Create a service entry

  1. Log on to the ASM console.
  2. In the left-side navigation pane, choose Service Mesh > Mesh Management.
  3. On the Mesh Management page, find the ASM instance that you want to configure. Click the name of the ASM instance or click Manage in the Actions column.
  4. On the details page of the ASM instance, choose Cluster & Workload Management > ServiceEntry in the left-side navigation pane. On the ServiceEntry page, click Create from YAML.
  5. Set the parameters for creating a service entry by using one of the following methods:
    • On the Create page, select a namespace from the Namespace drop-down list, select a template that is used to create a service entry from the Template drop-down list, modify the configurations of the template in the YAML code editor, and then click Create.
    • On the Create page, select a namespace from the Namespace drop-down list, select no template from the Template drop-down list, customize the configurations of a service entry in the YAML code editor, and then click Create.

What to do next

Modify a service entry

On the details page of the ASM instance, choose Cluster & Workload Management > ServiceEntry in the left-side navigation pane. On the ServiceEntry page, find the service entry that you want to modify and click YAML in the Actions column.
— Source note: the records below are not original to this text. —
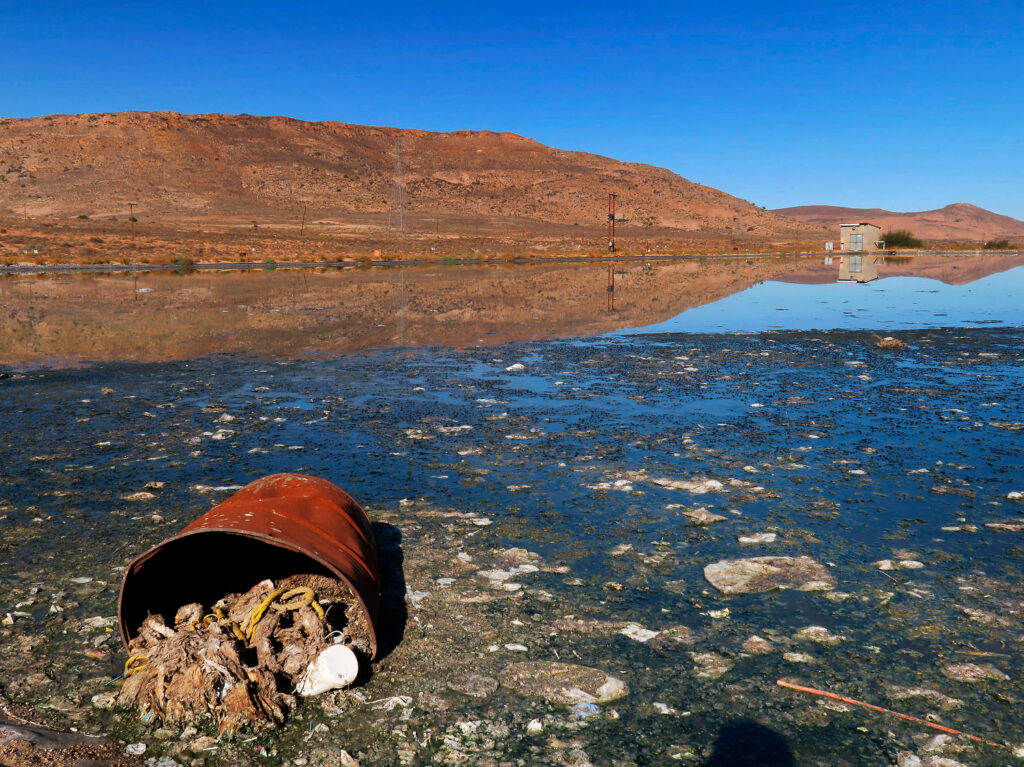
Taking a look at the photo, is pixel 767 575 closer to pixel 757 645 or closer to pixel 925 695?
pixel 757 645

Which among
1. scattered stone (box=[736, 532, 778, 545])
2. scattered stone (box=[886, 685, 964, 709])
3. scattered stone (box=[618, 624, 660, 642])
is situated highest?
scattered stone (box=[736, 532, 778, 545])

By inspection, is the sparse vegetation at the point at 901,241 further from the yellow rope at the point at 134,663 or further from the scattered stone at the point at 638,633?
the yellow rope at the point at 134,663

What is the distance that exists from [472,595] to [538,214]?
10117 centimetres

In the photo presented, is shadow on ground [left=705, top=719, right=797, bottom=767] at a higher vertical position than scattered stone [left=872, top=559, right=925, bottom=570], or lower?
lower

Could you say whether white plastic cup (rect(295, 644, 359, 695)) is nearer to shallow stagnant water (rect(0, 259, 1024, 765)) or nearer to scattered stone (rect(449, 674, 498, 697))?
shallow stagnant water (rect(0, 259, 1024, 765))

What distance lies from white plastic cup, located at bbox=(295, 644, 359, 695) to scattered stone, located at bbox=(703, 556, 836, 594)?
1.88 meters

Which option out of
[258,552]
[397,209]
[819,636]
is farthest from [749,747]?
[397,209]

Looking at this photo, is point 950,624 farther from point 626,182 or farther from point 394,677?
point 626,182

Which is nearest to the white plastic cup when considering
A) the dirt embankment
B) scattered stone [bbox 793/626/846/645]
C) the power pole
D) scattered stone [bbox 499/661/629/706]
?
scattered stone [bbox 499/661/629/706]

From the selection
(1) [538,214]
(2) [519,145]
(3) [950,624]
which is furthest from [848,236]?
(2) [519,145]

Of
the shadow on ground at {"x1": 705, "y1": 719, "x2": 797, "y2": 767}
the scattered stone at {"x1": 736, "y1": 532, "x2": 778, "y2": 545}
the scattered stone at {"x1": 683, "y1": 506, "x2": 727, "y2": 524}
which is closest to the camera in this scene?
the shadow on ground at {"x1": 705, "y1": 719, "x2": 797, "y2": 767}

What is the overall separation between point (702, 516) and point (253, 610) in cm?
273

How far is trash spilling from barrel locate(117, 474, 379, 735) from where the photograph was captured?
9.56ft

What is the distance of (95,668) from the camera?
3.23 m
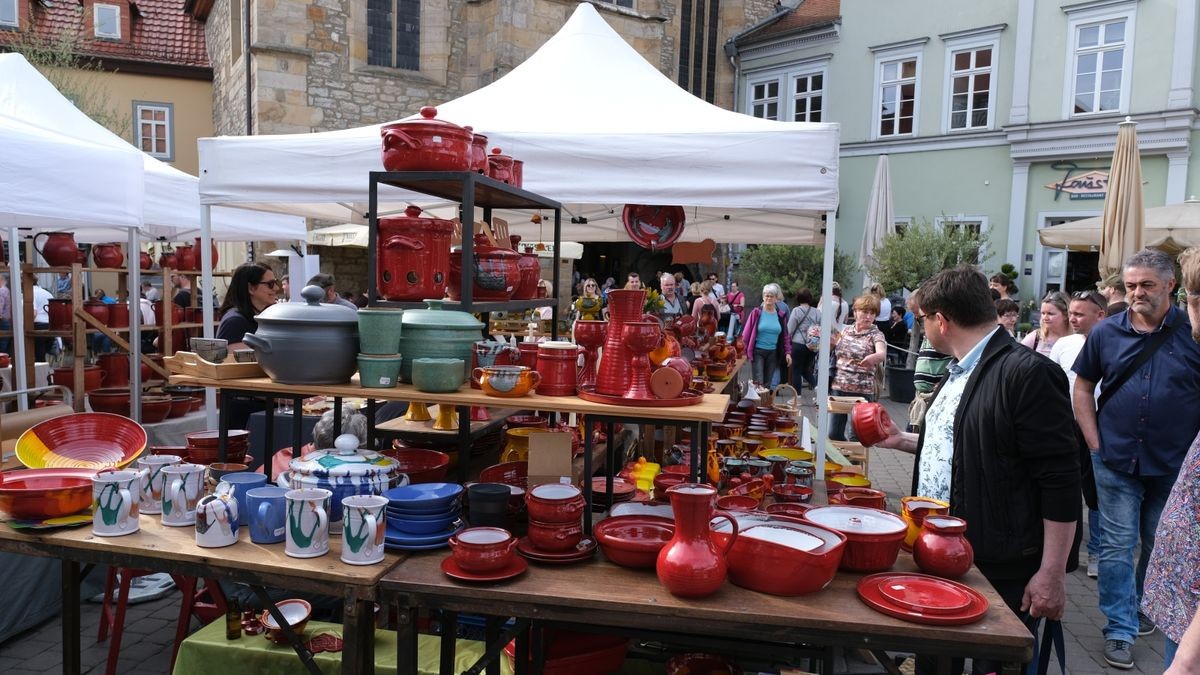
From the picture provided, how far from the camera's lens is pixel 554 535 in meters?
2.08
In the Edit panel, modify the configurations of the service entry and click OK.

Delete a service entry

On the details page of the ASM instance, choose Cluster & Workload Management > ServiceEntry in the left-side navigation pane. On the ServiceEntry page, find the service entry that you want to delete and click Delete in the Actions column. In the Submit message, click OK.